Doctor Who writer Mark Gatiss says he doesn’t “give a monkey's” when fans complain about changes to the series
However, according to frequent series writer Mark Gatiss (who has penned this Saturday’s episode Empress of Mars) that’s simply not the case – because he thinks such backlash is nearly always unfounded and has little effect on the actual viewership of the show.
“Having always been one of those viewers, and also having been in my time a militant fanboy, I don’t give a monkey’s,” Gatiss told RadioTimes.com and other journalists. “Because it's not about that.
“The people who complain if something contradicts The Wheel in Space are always going to watch the show in order to complain about it. You only have to worry about the people who didn't know that the show existed before 2010. Or even 2016, effectively.
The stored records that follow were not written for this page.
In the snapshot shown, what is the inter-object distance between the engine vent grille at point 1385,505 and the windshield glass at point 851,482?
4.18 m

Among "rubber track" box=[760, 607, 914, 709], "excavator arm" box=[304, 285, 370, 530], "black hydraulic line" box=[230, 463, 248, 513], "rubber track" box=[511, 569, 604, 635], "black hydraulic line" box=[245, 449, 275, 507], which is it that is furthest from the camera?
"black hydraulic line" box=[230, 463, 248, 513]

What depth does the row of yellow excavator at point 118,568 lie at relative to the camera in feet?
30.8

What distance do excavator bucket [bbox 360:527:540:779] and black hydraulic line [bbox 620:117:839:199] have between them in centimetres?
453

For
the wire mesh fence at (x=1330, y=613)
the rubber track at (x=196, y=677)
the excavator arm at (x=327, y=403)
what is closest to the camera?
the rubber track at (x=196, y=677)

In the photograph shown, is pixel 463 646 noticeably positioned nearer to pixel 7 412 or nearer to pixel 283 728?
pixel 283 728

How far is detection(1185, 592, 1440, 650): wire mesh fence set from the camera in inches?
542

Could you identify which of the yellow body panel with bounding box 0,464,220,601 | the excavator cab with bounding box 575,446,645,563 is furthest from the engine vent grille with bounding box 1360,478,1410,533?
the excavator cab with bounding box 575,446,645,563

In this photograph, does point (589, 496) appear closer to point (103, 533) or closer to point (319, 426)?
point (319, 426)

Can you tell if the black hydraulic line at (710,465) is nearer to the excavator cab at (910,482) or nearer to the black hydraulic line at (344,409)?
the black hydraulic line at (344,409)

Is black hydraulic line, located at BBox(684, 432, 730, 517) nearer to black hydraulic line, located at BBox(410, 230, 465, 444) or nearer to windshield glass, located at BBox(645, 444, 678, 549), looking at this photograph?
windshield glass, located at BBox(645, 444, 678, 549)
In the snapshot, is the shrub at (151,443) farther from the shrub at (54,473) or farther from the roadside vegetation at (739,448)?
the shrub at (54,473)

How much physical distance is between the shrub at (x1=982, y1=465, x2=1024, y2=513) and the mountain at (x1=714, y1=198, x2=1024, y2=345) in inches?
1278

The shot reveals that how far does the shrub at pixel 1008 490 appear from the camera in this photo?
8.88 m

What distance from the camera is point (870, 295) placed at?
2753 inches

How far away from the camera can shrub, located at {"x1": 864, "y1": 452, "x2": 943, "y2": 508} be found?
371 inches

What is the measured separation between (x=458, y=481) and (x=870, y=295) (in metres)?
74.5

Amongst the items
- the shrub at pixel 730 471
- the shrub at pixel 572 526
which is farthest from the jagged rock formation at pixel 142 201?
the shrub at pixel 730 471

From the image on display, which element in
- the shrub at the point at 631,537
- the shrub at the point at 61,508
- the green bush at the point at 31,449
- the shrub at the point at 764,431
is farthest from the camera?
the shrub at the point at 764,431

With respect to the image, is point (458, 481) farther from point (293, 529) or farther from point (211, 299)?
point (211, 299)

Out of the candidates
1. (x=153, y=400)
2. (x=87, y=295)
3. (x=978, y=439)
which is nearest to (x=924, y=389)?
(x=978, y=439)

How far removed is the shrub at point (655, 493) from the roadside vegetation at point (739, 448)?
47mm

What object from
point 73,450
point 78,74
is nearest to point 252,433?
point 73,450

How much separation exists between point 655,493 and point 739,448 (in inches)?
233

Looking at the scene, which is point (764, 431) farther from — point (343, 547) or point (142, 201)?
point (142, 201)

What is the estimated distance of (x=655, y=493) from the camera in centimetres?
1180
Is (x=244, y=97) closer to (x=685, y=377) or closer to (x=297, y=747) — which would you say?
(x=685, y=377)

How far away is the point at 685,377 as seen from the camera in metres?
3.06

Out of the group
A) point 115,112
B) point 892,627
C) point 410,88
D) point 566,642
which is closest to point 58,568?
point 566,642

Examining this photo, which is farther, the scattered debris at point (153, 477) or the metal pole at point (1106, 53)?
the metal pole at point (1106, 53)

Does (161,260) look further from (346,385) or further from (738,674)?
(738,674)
It's ancient history – 6 months is ancient history in television terms.”
“I mean there's no point in being perversely cruel and say I'm going to totally rewrite the history of the Daleks,” he added. “Unless you come up with an idea which is startlingly brilliant.
“It's all one big happy thing, surely. Should be. And you shouldn't fret about stuff like that. That's why we sit around tables in pubs arguing about things, and people always have! Is that it's quite fun. And you'll always find a way.”
And, as Gatiss went on to point out, it’s not like there haven’t always been contradictions and plot holes in Doctor Who over the years…
“It's always baffled me why some things are absolutely immutable and other things aren't,” he said, before giving examples from 1976 episode The Brain of Morbius (see video above) and the 1995 Doctor Who movie of parts of Doctor Who canon that most fans now ignore.
“Why is it immutable that the Doctor has 13 lives, and yet it's not immutable that CLEARLY the Doctor and Morbius are having a mental battle that shows previous Doctors?” he asked. “That's just not...people just go 'That didn't happen.’ The Doctor is half-human. That's canonical. ‘No it isn't.’”
“The Doctor has an entirely new set of lives post-Matt Smith. People just adjust. There was a missing Doctor we didn't know about – it didn't stop the programme. Did it?”
“I've never understood that, except that there is a desire to pick and choose,” he concluded. “So if you can pick and choose, what's the problem? We'll always find a way.”